Scene-based spatial questions:
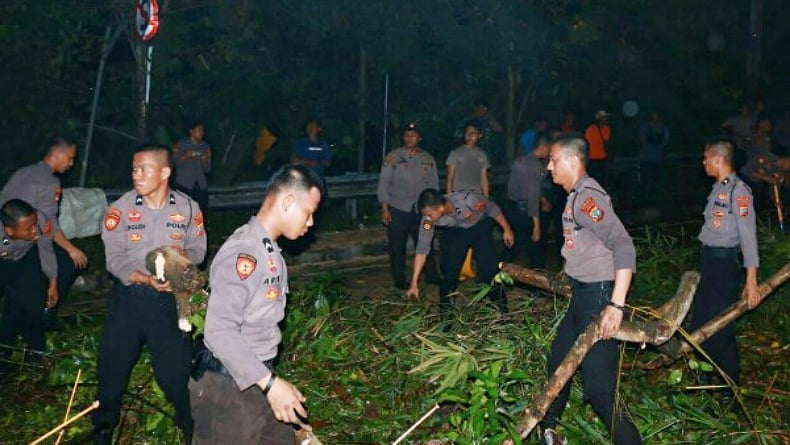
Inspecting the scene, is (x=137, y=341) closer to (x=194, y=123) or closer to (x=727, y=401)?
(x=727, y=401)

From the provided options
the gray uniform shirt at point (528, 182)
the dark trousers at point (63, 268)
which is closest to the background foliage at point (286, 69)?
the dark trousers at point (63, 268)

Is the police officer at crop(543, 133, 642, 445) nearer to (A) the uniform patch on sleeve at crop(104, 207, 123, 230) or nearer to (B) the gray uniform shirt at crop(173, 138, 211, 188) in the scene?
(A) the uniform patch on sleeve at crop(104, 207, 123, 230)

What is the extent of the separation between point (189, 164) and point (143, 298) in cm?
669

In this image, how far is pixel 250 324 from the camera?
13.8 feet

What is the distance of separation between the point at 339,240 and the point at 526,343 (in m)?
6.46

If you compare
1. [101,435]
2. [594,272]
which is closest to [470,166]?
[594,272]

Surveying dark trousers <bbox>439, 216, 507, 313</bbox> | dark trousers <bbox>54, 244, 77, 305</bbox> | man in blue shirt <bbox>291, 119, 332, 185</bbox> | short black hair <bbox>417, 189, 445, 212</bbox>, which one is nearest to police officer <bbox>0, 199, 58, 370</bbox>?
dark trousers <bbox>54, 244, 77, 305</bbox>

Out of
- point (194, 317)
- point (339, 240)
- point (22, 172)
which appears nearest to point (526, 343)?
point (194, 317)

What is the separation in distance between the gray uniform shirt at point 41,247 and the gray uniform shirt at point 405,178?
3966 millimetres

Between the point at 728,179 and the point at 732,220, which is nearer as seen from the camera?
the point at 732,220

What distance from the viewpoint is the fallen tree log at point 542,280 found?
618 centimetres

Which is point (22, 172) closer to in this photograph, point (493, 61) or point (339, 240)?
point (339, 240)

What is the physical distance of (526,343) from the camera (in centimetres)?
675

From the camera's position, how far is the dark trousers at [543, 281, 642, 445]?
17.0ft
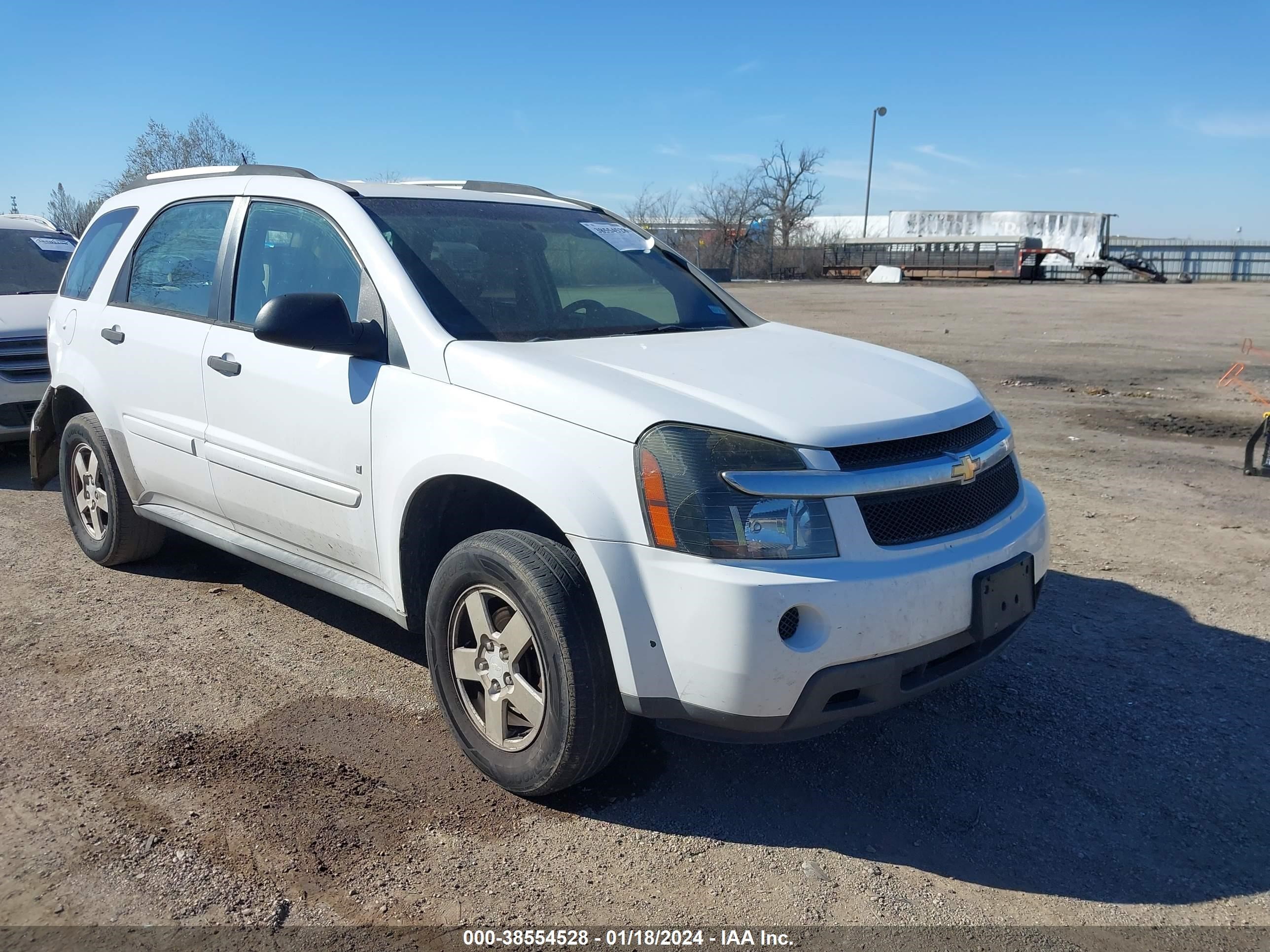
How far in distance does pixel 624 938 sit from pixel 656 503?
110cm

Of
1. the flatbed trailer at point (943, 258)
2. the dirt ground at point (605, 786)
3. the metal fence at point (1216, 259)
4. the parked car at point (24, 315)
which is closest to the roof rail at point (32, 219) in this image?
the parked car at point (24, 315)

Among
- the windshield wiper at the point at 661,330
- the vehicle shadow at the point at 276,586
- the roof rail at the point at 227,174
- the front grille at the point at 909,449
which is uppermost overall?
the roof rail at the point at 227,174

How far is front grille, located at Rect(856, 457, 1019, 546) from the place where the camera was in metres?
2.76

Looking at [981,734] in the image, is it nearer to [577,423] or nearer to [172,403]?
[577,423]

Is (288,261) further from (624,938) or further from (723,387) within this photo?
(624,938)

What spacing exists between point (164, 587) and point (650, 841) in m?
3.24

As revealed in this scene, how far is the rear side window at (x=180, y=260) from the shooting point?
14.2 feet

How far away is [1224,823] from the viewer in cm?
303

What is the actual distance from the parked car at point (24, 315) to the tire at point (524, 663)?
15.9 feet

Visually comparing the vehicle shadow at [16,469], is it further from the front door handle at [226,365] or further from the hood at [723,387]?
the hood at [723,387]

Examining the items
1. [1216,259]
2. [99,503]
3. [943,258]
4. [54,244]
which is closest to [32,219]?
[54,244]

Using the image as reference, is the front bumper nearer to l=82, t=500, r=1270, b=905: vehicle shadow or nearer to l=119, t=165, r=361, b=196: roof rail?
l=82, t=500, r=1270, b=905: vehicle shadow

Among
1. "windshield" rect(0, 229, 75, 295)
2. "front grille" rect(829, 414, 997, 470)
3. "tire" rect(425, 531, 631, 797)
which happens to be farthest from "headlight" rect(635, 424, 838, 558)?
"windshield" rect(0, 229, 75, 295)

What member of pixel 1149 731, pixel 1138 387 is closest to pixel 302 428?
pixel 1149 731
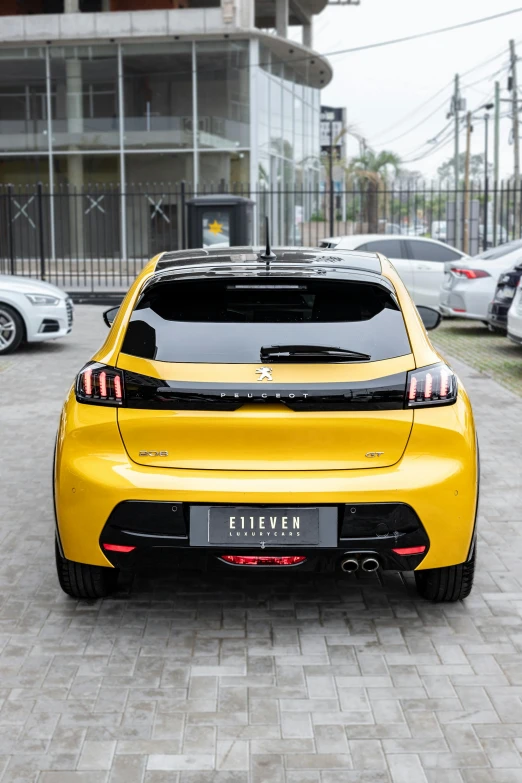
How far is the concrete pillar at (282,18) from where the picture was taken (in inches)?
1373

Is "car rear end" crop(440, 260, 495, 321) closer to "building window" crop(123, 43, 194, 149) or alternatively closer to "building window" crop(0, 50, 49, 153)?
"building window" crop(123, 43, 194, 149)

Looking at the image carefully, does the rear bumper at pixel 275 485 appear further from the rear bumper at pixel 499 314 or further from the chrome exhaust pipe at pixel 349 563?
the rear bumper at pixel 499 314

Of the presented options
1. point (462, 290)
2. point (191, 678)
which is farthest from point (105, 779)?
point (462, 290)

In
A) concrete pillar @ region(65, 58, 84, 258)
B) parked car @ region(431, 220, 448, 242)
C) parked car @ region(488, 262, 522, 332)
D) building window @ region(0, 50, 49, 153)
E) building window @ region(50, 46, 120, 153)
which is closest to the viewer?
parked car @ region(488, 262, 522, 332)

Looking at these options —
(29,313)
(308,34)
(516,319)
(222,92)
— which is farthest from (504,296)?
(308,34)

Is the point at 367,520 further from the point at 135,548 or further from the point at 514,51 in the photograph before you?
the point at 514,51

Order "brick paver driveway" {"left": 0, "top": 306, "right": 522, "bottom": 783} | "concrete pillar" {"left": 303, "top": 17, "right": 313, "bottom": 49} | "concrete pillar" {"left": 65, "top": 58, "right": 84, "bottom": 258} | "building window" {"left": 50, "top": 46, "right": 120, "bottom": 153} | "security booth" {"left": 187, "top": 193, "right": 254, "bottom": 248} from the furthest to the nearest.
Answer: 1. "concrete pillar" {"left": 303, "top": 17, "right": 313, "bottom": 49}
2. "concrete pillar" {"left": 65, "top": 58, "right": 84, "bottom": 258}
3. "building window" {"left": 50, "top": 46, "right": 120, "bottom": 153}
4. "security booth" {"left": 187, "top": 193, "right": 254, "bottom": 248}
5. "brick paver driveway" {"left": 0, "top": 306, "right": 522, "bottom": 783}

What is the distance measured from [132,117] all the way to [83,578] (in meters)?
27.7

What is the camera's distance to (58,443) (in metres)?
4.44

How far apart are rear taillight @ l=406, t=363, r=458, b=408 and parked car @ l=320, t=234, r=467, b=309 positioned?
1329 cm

EXERCISE OBJECTIVE ->
Copy every item above word for word, leaving out the pictures.

WRITTEN SOLUTION ->
Inspecting the scene, is (x=137, y=341) closer to (x=194, y=123) or closer to (x=727, y=401)?
(x=727, y=401)

From the provided options
the gray uniform shirt at point (528, 182)
the dark trousers at point (63, 268)
which is closest to the background foliage at point (286, 69)?
the dark trousers at point (63, 268)

Is the police officer at crop(543, 133, 642, 445) nearer to (A) the uniform patch on sleeve at crop(104, 207, 123, 230) or nearer to (B) the gray uniform shirt at crop(173, 138, 211, 188) in the scene?
(A) the uniform patch on sleeve at crop(104, 207, 123, 230)

What is the extent of the separation between point (189, 164) and point (143, 298) in cm?
669

In this image, how far is pixel 250 324 from the camera?
13.8 feet

What is the distance of separation between the point at 339,240 and the point at 526,343 (in m)?
6.46

If you compare
1. [101,435]
2. [594,272]
which is closest to [470,166]?
[594,272]

Surveying dark trousers <bbox>439, 216, 507, 313</bbox> | dark trousers <bbox>54, 244, 77, 305</bbox> | man in blue shirt <bbox>291, 119, 332, 185</bbox> | short black hair <bbox>417, 189, 445, 212</bbox>, which one is nearest to police officer <bbox>0, 199, 58, 370</bbox>?
dark trousers <bbox>54, 244, 77, 305</bbox>

Out of
- point (194, 317)
- point (339, 240)
- point (22, 172)
which appears nearest to point (526, 343)?
point (194, 317)

What is the separation in distance between the gray uniform shirt at point 41,247 and the gray uniform shirt at point 405,178?
3966 millimetres

Between the point at 728,179 and the point at 732,220, which is nearer as seen from the camera?
the point at 732,220

What distance from the viewpoint is the fallen tree log at point 542,280 found?
618 centimetres

Which is point (22, 172) closer to in this photograph, point (493, 61) or point (339, 240)?
point (339, 240)

What is the physical distance of (526,343) from the camera (in centimetres)?
675

From the camera's position, how far is the dark trousers at [543, 281, 642, 445]?
17.0ft
How far in distance does pixel 624 938 sit from pixel 656 503?
110cm

Of
1. the flatbed trailer at point (943, 258)
2. the dirt ground at point (605, 786)
3. the metal fence at point (1216, 259)
4. the parked car at point (24, 315)
which is closest to the roof rail at point (32, 219) in this image?
the parked car at point (24, 315)

Among
- the windshield wiper at the point at 661,330
- the vehicle shadow at the point at 276,586
- the roof rail at the point at 227,174
- the front grille at the point at 909,449
which is uppermost overall?
the roof rail at the point at 227,174

How far is front grille, located at Rect(856, 457, 1019, 546) from the place where the camera was in metres?
2.76

Looking at [981,734] in the image, is it nearer to [577,423] or nearer to [172,403]?
[577,423]

Is (288,261) further from (624,938) or further from (723,387) within this photo?
(624,938)

What spacing exists between point (164, 587) and point (650, 841) in m?
3.24

As revealed in this scene, how far is the rear side window at (x=180, y=260) from the shooting point?
14.2 feet

How far away is [1224,823] from the viewer in cm?
303

What is the actual distance from the parked car at point (24, 315) to the tire at point (524, 663)?
15.9 feet

Visually comparing the vehicle shadow at [16,469], is it further from the front door handle at [226,365] or further from the hood at [723,387]?
the hood at [723,387]

Examining the items
1. [1216,259]
2. [99,503]
3. [943,258]
4. [54,244]
which is closest to [32,219]?
[54,244]

Using the image as reference, is the front bumper nearer to l=82, t=500, r=1270, b=905: vehicle shadow or nearer to l=119, t=165, r=361, b=196: roof rail?
l=82, t=500, r=1270, b=905: vehicle shadow

Among
1. "windshield" rect(0, 229, 75, 295)
2. "front grille" rect(829, 414, 997, 470)
3. "tire" rect(425, 531, 631, 797)
which happens to be farthest from "headlight" rect(635, 424, 838, 558)?
"windshield" rect(0, 229, 75, 295)

What member of pixel 1149 731, pixel 1138 387 is closest to pixel 302 428?
pixel 1149 731
How far is the concrete pillar at (282,18) from where the picture was taken (in inches)?
1373

Is "car rear end" crop(440, 260, 495, 321) closer to "building window" crop(123, 43, 194, 149) or alternatively closer to "building window" crop(0, 50, 49, 153)?
"building window" crop(123, 43, 194, 149)

Looking at the image carefully, does the rear bumper at pixel 275 485 appear further from the rear bumper at pixel 499 314 or further from the chrome exhaust pipe at pixel 349 563?
the rear bumper at pixel 499 314

Of the presented options
1. point (462, 290)
2. point (191, 678)
which is farthest from point (105, 779)?
point (462, 290)

In
A) concrete pillar @ region(65, 58, 84, 258)
B) parked car @ region(431, 220, 448, 242)
C) parked car @ region(488, 262, 522, 332)
D) building window @ region(0, 50, 49, 153)
E) building window @ region(50, 46, 120, 153)
which is closest to the viewer?
parked car @ region(488, 262, 522, 332)

Looking at these options —
(29,313)
(308,34)
(516,319)
(222,92)
— which is farthest from (504,296)?
(308,34)

Is the point at 367,520 further from the point at 135,548 or further from the point at 514,51 in the photograph before you?
the point at 514,51

Order "brick paver driveway" {"left": 0, "top": 306, "right": 522, "bottom": 783} | "concrete pillar" {"left": 303, "top": 17, "right": 313, "bottom": 49} | "concrete pillar" {"left": 65, "top": 58, "right": 84, "bottom": 258} | "building window" {"left": 50, "top": 46, "right": 120, "bottom": 153} | "security booth" {"left": 187, "top": 193, "right": 254, "bottom": 248} from the furthest to the nearest.
Answer: 1. "concrete pillar" {"left": 303, "top": 17, "right": 313, "bottom": 49}
2. "concrete pillar" {"left": 65, "top": 58, "right": 84, "bottom": 258}
3. "building window" {"left": 50, "top": 46, "right": 120, "bottom": 153}
4. "security booth" {"left": 187, "top": 193, "right": 254, "bottom": 248}
5. "brick paver driveway" {"left": 0, "top": 306, "right": 522, "bottom": 783}

What is the distance measured from [132,117] all the way to [83,578] (in meters)?
27.7

What is the camera's distance to (58,443) (in metres)?
4.44

How far apart are rear taillight @ l=406, t=363, r=458, b=408 and parked car @ l=320, t=234, r=467, b=309 positioned?
1329 cm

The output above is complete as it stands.